There is no treatment for Charcot-Marie-Tooth disease 1A (CMT1A), but ascorbic acid (AA) is efficacious in the transgenic mouse model. Thus, a clinical trial of AA in CMT1A is warranted. The CMT-TRIAAL is a phase III randomized, double-blind, placebo-controlled study involving 222 CMT1A adults from eight Italian centers. Eligible for the study are symptomatic adults with genetically confirmed CMT1A. Treatment consists of 2-year oral AA (1500mg/day) or placebo. The primary trial endpoint is an improvement in CMT Neuropathy Score. Secondary efficacy endpoints are changes in distal arm and leg maximum voluntary isometric contraction; 10m timed walking; 9-hole-peg test; overall neuropathy limitations scale; pain and fatigue visual analog scales; health-related quality of life (SF-36); and electrophysiology. Clinical-electrophysiological assessments are performed at baseline and every 6 months thereafter. In consenting patients from three centers, skin biopsy is performed to evaluate PMP22 expression. The study will last 34 months, starting from March 2006.

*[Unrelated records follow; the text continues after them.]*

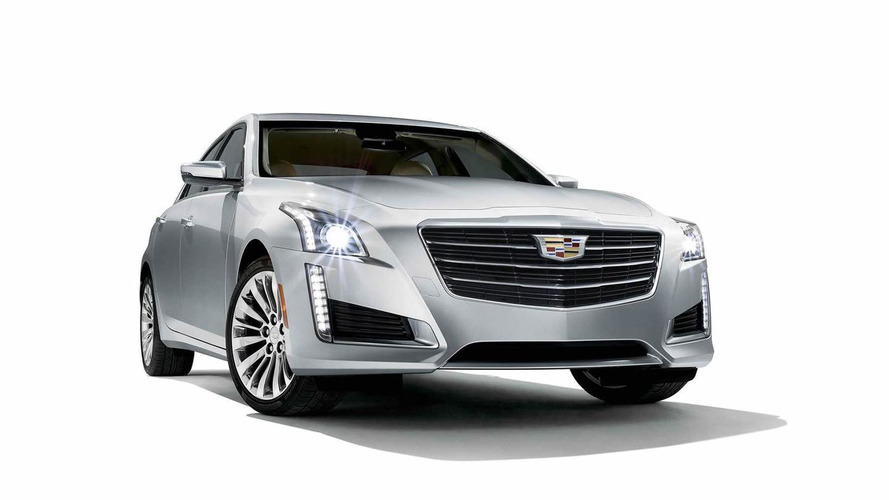 Cadillac to offer four- and six-cylinder diesel engines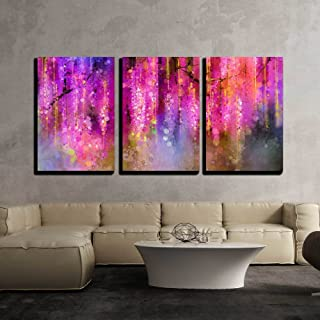 wall26 - 3 Piece Canvas Wall Art - Abstract Violet, Red and Yellow Color Flowers. Watercolor Painting - Modern Home Decor Stretched and Framed Ready to Hang - 16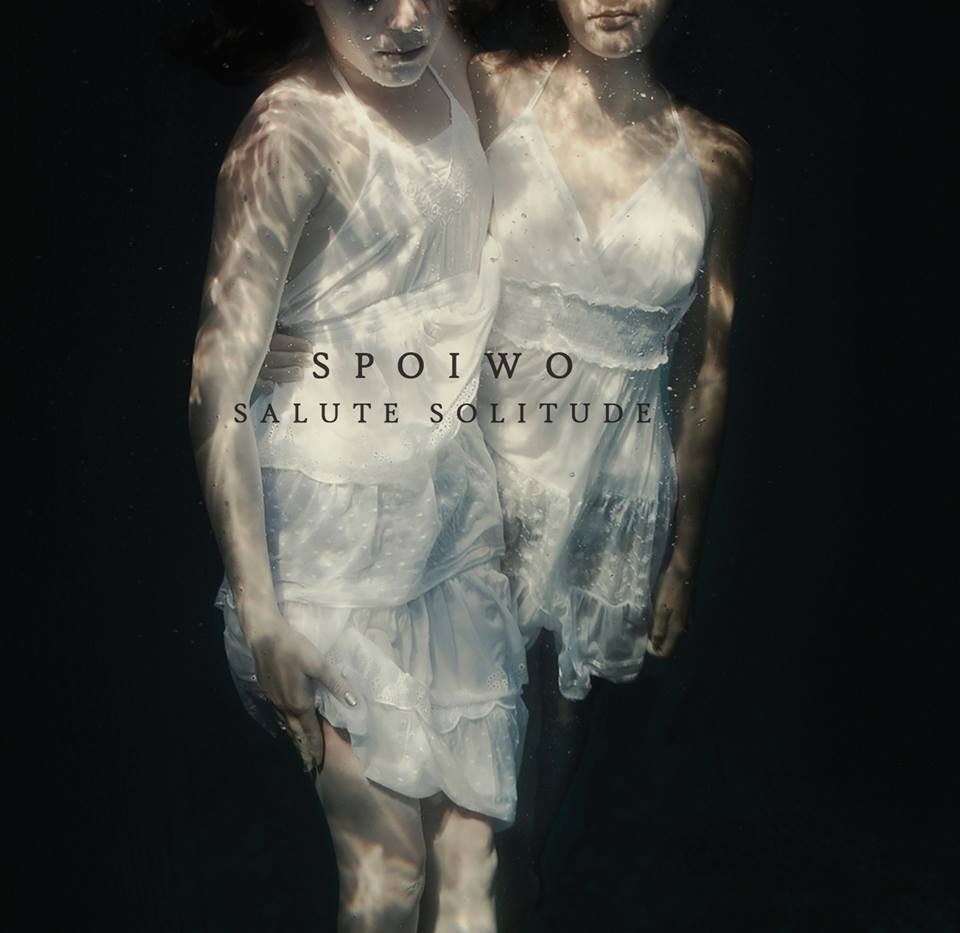 Spoiwo • Salute Solitude [CD]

A multicenter, randomized, double-blind, placebo-controlled trial of long-term ascorbic acid treatment in Charcot-Marie-Tooth disease type 1A (CMT-TRIAAL): the study protocol

VITA, Giuseppe;MAZZEO, Anna;AGUENNOUZ, M'hammed;DI LEO, RITA;GIRLANDA, Paolo;CIRANNI, Annamaria;
2006

Abstract

There is no treatment for Charcot-Marie-Tooth disease 1A (CMT1A), but ascorbic acid (AA) is efficacious in the transgenic mouse model. Thus, a clinical trial of AA in CMT1A is warranted. The CMT-TRIAAL is a phase III randomized, double-blind, placebo-controlled study involving 222 CMT1A adults from eight Italian centers. Eligible for the study are symptomatic adults with genetically confirmed CMT1A. Treatment consists of 2-year oral AA (1500mg/day) or placebo. The primary trial endpoint is an improvement in CMT Neuropathy Score. Secondary efficacy endpoints are changes in distal arm and leg maximum voluntary isometric contraction; 10m timed walking; 9-hole-peg test; overall neuropathy limitations scale; pain and fatigue visual analog scales; health-related quality of life (SF-36); and electrophysiology. Clinical-electrophysiological assessments are performed at baseline and every 6 months thereafter. In consenting patients from three centers, skin biopsy is performed to evaluate PMP22 expression. The study will last 34 months, starting from March 2006.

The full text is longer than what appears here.